> **DOCUMENT SOURCE**:
----------
« Lille, Arras, Douai, Valenciennes, / Que sais-je encore, Saint-Quentin !… »
Suis-je fou ? Peut-être un peu, beaucoup, mais pas tout le temps.
Il m’arrive souvent de ressentir la présence réelle des auteurs que j’aime, pourtant morts depuis longtemps, comme si j’allais pouvoir les rencontrer au coin de la rue, derrière une porte, dans un café, et discuter avec eux.
Je les vois, je les dessine mentalement, je ressens les chairs, j’entends les voix.
Ainsi Paul Verlaine, décédé à cinquante-et-un an en 1896, arrivé par la poste hier, un peu exalté, un peu ivre, sans le sou comme d’habitude, me tendant le texte de sa conférence Les poètes du Nord, prononcée au café le Procope à Paris le 29 mars 1894, égarée depuis.
----------
> **EXTRAIT DE DONNÉES**:

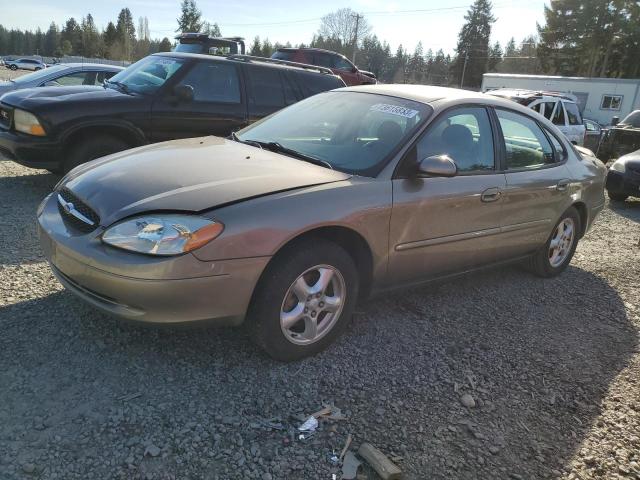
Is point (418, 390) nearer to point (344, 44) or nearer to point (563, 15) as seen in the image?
point (563, 15)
----------
> **ÉNONCÉ 1**:
D'après le texte sur Verlaine, en quel lieu et à quelle date la conférence Les poètes du Nord a-t-elle été prononcée ?
> **ÉNONCÉ 2**:
Restituez à l'identique le passage du texte sur Verlaine qui débute aux mots « Il m’arrive souvent » et s'achève après « j’entends les voix. ».
> **ÉNONCÉ 3**:
Poursuivez le texte sur Verlaine à la suite de sa dernière phrase.
Le listing ci-dessus constitue un matériau distinct du texte sur Verlaine.

> **RÉSULTAT FINAL 1**:
Au café le Procope à Paris, le 29 mars 1894.

> **RÉSULTAT FINAL 2**:
Il m’arrive souvent de ressentir la présence réelle des auteurs que j’aime, pourtant morts depuis longtemps, comme si j’allais pouvoir les rencontrer au coin de la rue, derrière une porte, dans un café, et discuter avec eux.
Je les vois, je les dessine mentalement, je ressens les chairs, j’entends les voix.

> **RÉSULTAT FINAL 3**:
Cette huitième et dernière conférence surgit des limbes, c’est une découverte, elle m’enchante.
Dans cette allocution, Paul Verlaine, dont la mère était originaire de Fampoux, dans le Pas-de-Calais, fait l’éloge des « nordistes » Marceline Desbordes-Valmore, dont on sait combien elle influença son vers, du critique, poète et romancier Sainte-Beuve, né à Boulogne-sur-Mer, du chansonnier patoisant Alexandre Desrousseaux, auteur de la fameuse berceuse L’canchon-dormoire dit « P’tit Quinquin », et de François Cottignies, chansonnier lillois.
Invité par la Société anacréonique des Rosati, fondée en 1778 à Blangy en Artois (la poésie, l’amour, le vin, la licence, le gai savoir), il y incite les auditeurs à se réapproprier leur patrimoine régional, à ne plus considérer la littérature et bon goût sous le seul angle parisien.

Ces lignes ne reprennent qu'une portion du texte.